杨家人把那男孩儿带过来,男孩儿不是很听话,用穿着铃铛的红绳子绑了,虫蛹一样抱过来。
就在秦九阴家中院子,地上划了个圈儿,秦九阴指挥着人把男孩儿放在圈子中间,那圈子大,他就是站不住,也能在里面躺着了。

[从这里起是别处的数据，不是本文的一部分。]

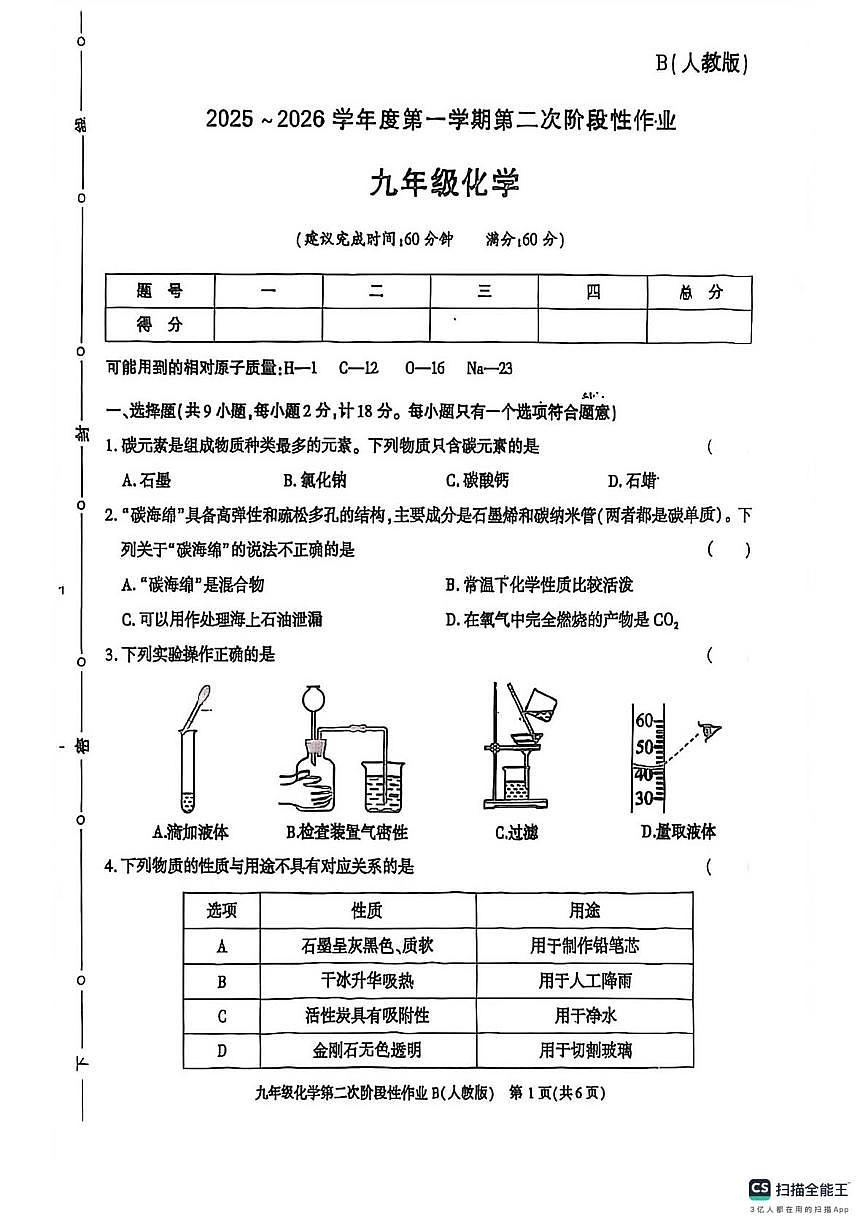 陕西省汉中市南郑县2025-2026学年九年级上学期第二次阶段性作业化学试题（月考）第1页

圈子周围是一圈儿香烛,还没点燃,但一根根白生生地立着,看起来就多了几分鬼气似的,杨家人有些畏惧,把男孩儿放在圈中,男孩儿自己立不住,人手还没撒开,他就倒在了地上。
杨家人怕他滚出了圈儿,还想要给他调整一下姿势。
“行了,都出去,赶紧的。”秦九阴不耐烦地挥挥手。
为了表示正式,她这会儿换了件衣裳,那衣裳上专门缝上去了不少羽毛,各色羽毛都有,活动起来的时候,那羽毛也随之飘飘,听上去好像有几分飘飘欲仙之感,其实因为羽毛都是暗色居多,什么褐色黑色暗红色,哪怕白天看起来也不好看,晚上看更是透着些森然古怪。

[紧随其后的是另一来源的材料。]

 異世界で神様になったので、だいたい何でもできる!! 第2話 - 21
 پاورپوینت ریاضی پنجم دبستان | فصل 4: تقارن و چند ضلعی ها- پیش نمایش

她一摆手间,似还有一股子腥风,杨家人忙匆匆避开,不敢多留。
纪墨和安静就去点香烛,他们每人手上都拎着一盏灯,那灯就是普通的灯笼,白纸灯笼,却是个侧开口的,里面的香烛也是白生生的,点火的时候要端着底座从开口处对接倾斜。
这样一下下地,像是在浇灌什么一样,一人半圈儿,转到外侧,就把两盏灯放在那里,间距跟其他的香烛一样,这就像是给圆圈儿开了个门似的。
杨家人不知道这到底是什么门道,不敢太过靠近,都退到了院子外,看着那开口好像是对着门的,便连忙避让开,不敢阻了通路的样子。